SELECT SalesOrderID FROM Sales.SalesOrderHeader
WHERE EXISTS (SELECT * FROM Sales.SalesOrderDetail WHERE CarrierTrackingNumber = '4911-403C-98')
OPTION (RECOMPILE)
SELECT SalesOrderID FROM Sales.SalesOrderHeader
WHERE EXISTS (SELECT 1 FROM Sales.SalesOrderDetail WHERE CarrierTrackingNumber = '4911-403C-98')
OPTION (RECOMPILE)
Looking at both execution plans, they are identical.
These queries perform the same task but are differentiated by the use of * and 1 in the EXISTS logical operator. If we execute these two queries using SQLQueryStress to examine the elapsed time closely, we can determine if there truly a difference between the two methods
As shown, there is a slight improvement with the use of SELECT 1. Running this test repeatedly shows variable returns in elapsed time. However, the running average of SELECT 1 has a better overall impact and is constant.
Now, the impact of .0190 is extremely low. In order to really see if the metadata expansion of the columns has a larger impact when there are a high number of columns, run the following code to create an extremely wide table.
DECLARE @int int = 1
DECLARE @cmd VARCHAR(max) = ''
WHILE @int <= 1000
BEGIN
SET @cmd = @cmd + ' col' + CAST(@int AS varchar(4)) + ' tinyint, '
SET @int += 1
END
SET @cmd = 'CREATE TABLE tbl (SalesOrderID INT, ' + @cmd + ' MyWideTable int)'
Exec (@cmd)
This creates a table that has 1002 columns in it. Now, alter the select statements to see if the expansion of the columns and review of the metadata during compilation affects the elapsed time. Note: we haven’t loaded data into tbl because it should not be required for this operation.

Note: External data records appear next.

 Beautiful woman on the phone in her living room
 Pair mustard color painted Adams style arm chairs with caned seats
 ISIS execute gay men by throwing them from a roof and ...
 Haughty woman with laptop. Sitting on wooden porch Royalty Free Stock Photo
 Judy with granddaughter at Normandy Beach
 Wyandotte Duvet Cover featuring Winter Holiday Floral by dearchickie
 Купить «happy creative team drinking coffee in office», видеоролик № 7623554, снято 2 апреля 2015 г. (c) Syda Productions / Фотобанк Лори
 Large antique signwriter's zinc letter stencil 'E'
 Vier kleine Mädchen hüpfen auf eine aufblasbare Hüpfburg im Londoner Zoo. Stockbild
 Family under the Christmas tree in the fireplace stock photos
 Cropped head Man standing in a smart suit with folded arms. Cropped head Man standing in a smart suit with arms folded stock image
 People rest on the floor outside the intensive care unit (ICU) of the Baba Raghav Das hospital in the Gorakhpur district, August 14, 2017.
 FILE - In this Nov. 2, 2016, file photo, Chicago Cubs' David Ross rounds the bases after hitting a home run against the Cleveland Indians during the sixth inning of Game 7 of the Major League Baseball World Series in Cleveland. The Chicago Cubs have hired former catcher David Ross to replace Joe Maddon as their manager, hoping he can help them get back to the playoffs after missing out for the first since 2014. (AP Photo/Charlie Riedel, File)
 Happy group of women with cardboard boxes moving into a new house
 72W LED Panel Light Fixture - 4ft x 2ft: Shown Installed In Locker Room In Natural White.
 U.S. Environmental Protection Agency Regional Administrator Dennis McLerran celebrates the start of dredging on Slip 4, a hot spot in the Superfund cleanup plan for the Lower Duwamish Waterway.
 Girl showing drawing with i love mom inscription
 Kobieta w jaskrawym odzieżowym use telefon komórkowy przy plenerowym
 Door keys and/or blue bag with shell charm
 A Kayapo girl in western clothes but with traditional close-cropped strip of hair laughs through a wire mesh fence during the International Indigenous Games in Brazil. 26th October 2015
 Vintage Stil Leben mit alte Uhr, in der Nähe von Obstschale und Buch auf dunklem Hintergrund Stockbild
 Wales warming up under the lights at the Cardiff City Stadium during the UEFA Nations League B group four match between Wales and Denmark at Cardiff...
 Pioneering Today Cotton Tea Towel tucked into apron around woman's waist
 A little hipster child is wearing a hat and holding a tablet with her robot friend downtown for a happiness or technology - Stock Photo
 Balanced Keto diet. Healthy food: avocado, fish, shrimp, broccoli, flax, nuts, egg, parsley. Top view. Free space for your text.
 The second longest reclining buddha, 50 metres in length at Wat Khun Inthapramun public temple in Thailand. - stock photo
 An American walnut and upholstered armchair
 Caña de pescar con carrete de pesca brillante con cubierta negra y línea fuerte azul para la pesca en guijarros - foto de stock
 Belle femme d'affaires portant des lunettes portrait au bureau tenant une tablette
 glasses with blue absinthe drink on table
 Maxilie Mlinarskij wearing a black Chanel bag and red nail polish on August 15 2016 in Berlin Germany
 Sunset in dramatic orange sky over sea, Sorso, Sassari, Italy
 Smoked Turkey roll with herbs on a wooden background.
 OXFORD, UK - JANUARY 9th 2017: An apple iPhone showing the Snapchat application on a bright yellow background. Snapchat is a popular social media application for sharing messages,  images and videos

As shown, the time difference in using SELECT 1 vs. SELECT * has roughly the same effect even with the extremely high count of columns. The fact remains that the need to expand the columns and remove what is not needed is part of the compilation process. The higher column count really didn’t show much of an effect over a typical column with 20 or 30 columns.
Summary
Although there is a minimal impact when using SELECT * over SELECT 1 in the EXISTS logical operator, there truly isn’t enough impact to cause a throw down on calling it a best practice to never use SELECT * in the EXISTS. However, an impact is an impact and for that, we sit on the fence of best practices. This is why I’ll keep using SELECT 1 in this type of query and why I’ll keep recommending it over the SELECT *.